### Task instructions
**A)** For each statement below, say whether it agrees with the transport review. Answer yes or no, and quote the exact words from the review that decide it.
(i) The reviewer also read the AD Review thread about the 02 version of the draft.
(ii) An atomic fragment has a Fragmentation Header with the M bit set to 1.
(iii) The reviewer finds the draft free of issues.
**B)** Write out the transport review word for word, from "In addition to" down to "filter ICMPv6 much.".
**C)** Answer these questions using the transport review.
(i) Which address should be CC'd when someone replies to or forwards the review?
(ii) What does the review give as the IPv6 minimum MTU?
(iii) In the reviewer's schematic, what is A?

I've reviewed this document as part of the transport area directorate's
ongoing effort to review key IETF documents. These comments were written
primarily for the transport area directors, but are copied to the
document's authors for their information and to allow them to address any
issues raised.  Please always CC tsv-dir@ietf.org if you reply to or
forward this review.

Summary
-------------
This draft is on the right track but has issues, described in the review,
that call for a bigger picture.

In addition to reading the draft, I read over the documents it references,
and I also read through the AD Review thread about the 02 version of the
draft, on the 6man mailing list.

It is clearly valuable to call the community's attention to the "atomic
fragment" in IPv6.  This is an IPv6 datagram that is not actually
fragmented, but has a Fragmentation Header (with an offset of 0 and the M
bit set to 0).  It seems the atomic fragment in IPv6 arose to accommodate
translation gateways with MTUs of less than 1280 (the IPv6 minimum) on the
IPv4 side [1].  The problem is that you can force a sender to generate
atomic fragments instead of normal packets from an off-path node, if the
sender doesn't filter ICMPv6 much.

I've tried to make a schematic of the problem and solution described by the
draft.

A is the IPv6 sender that either does not or cannot filter incoming ICMPv6
very well and that chooses Fragmentation IDs in a predictable way when it
must fragment.

### Recorded information
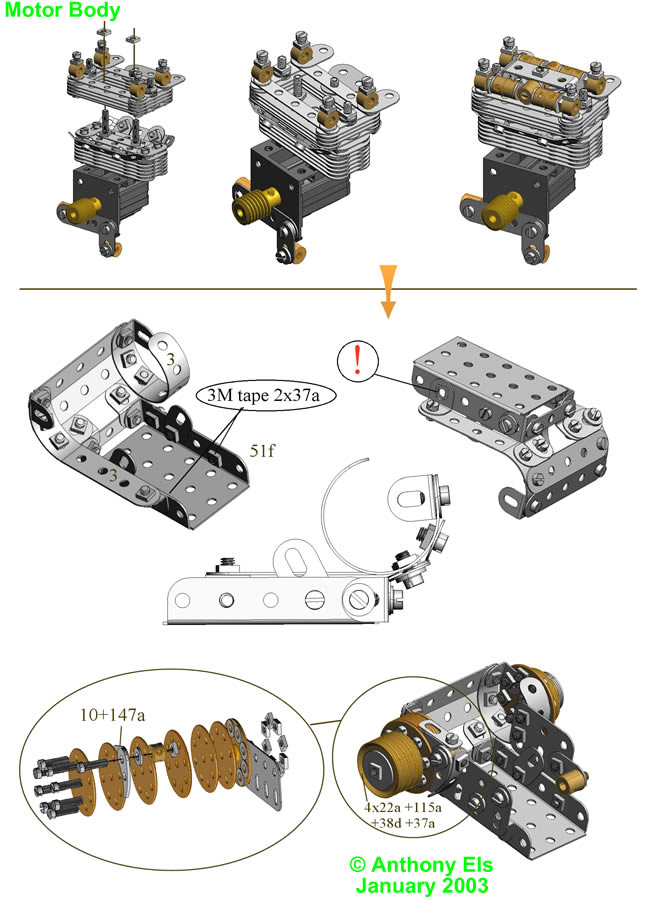 Motor Body

3

3M tape 2x37a

51f

3

!

10+147a

4x22a +115a
+38d +37a

© Anthony Els
January 2003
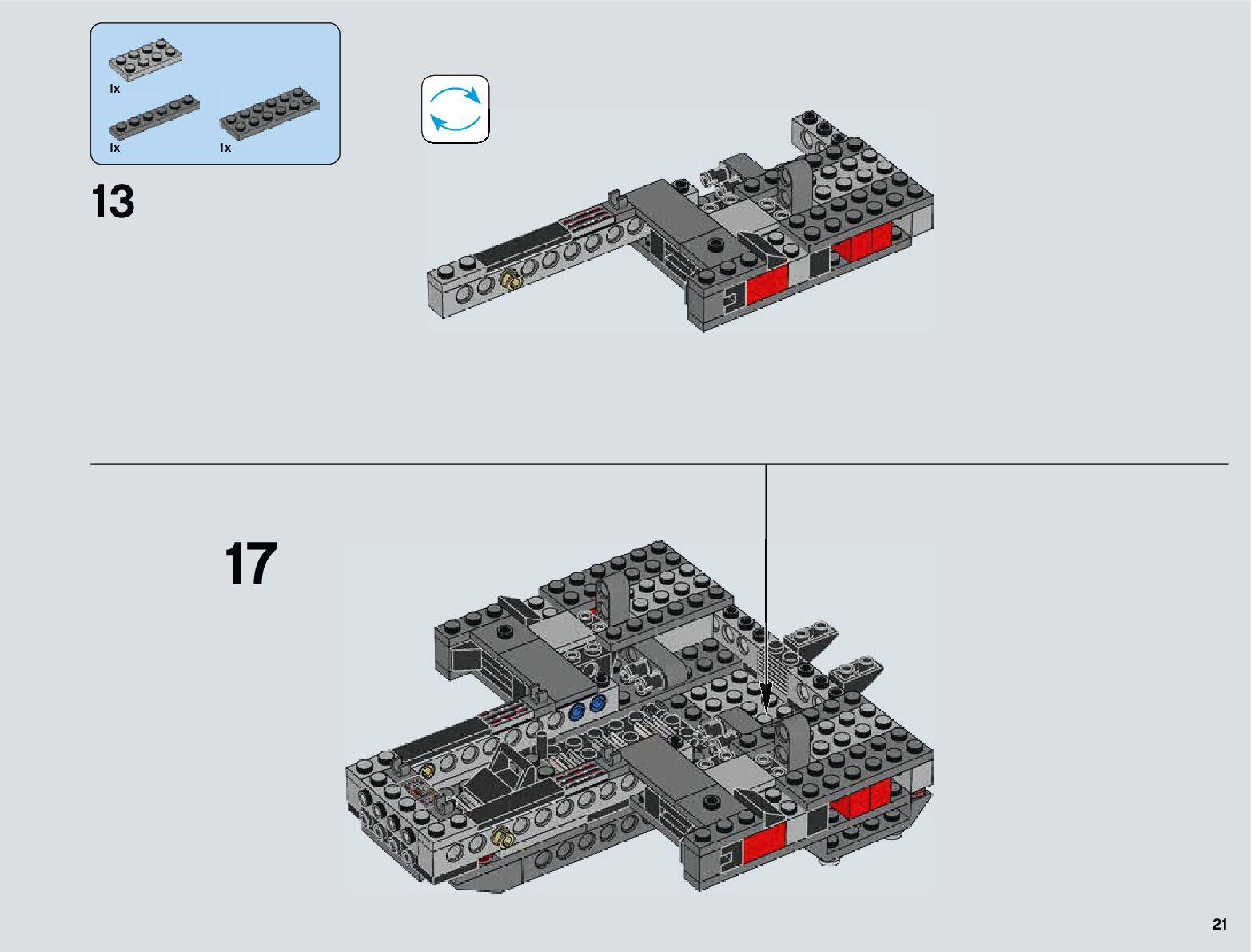 1x

1x

1x

13

17

21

### Solutions below
**A)**
(i) Yes: "I also read through the AD Review thread about the 02 version of the draft, on the 6man mailing list."
(ii) No: "(with an offset of 0 and the M bit set to 0)"
(iii) No: "This draft is on the right track but has issues, described in the review, that call for a bigger picture."

**B)**
In addition to reading the draft, I read over the documents it references,
and I also read through the AD Review thread about the 02 version of the
draft, on the 6man mailing list.

It is clearly valuable to call the community's attention to the "atomic
fragment" in IPv6.  This is an IPv6 datagram that is not actually
fragmented, but has a Fragmentation Header (with an offset of 0 and the M
bit set to 0).  It seems the atomic fragment in IPv6 arose to accommodate
translation gateways with MTUs of less than 1280 (the IPv6 minimum) on the
IPv4 side [1].  The problem is that you can force a sender to generate
atomic fragments instead of normal packets from an off-path node, if the
sender doesn't filter ICMPv6 much.

**C)**
(i) tsv-dir@ietf.org
(ii) 1280
(iii) A is the IPv6 sender that either does not or cannot filter incoming ICMPv6 very well. It also chooses Fragmentation IDs in a predictable way when it must fragment.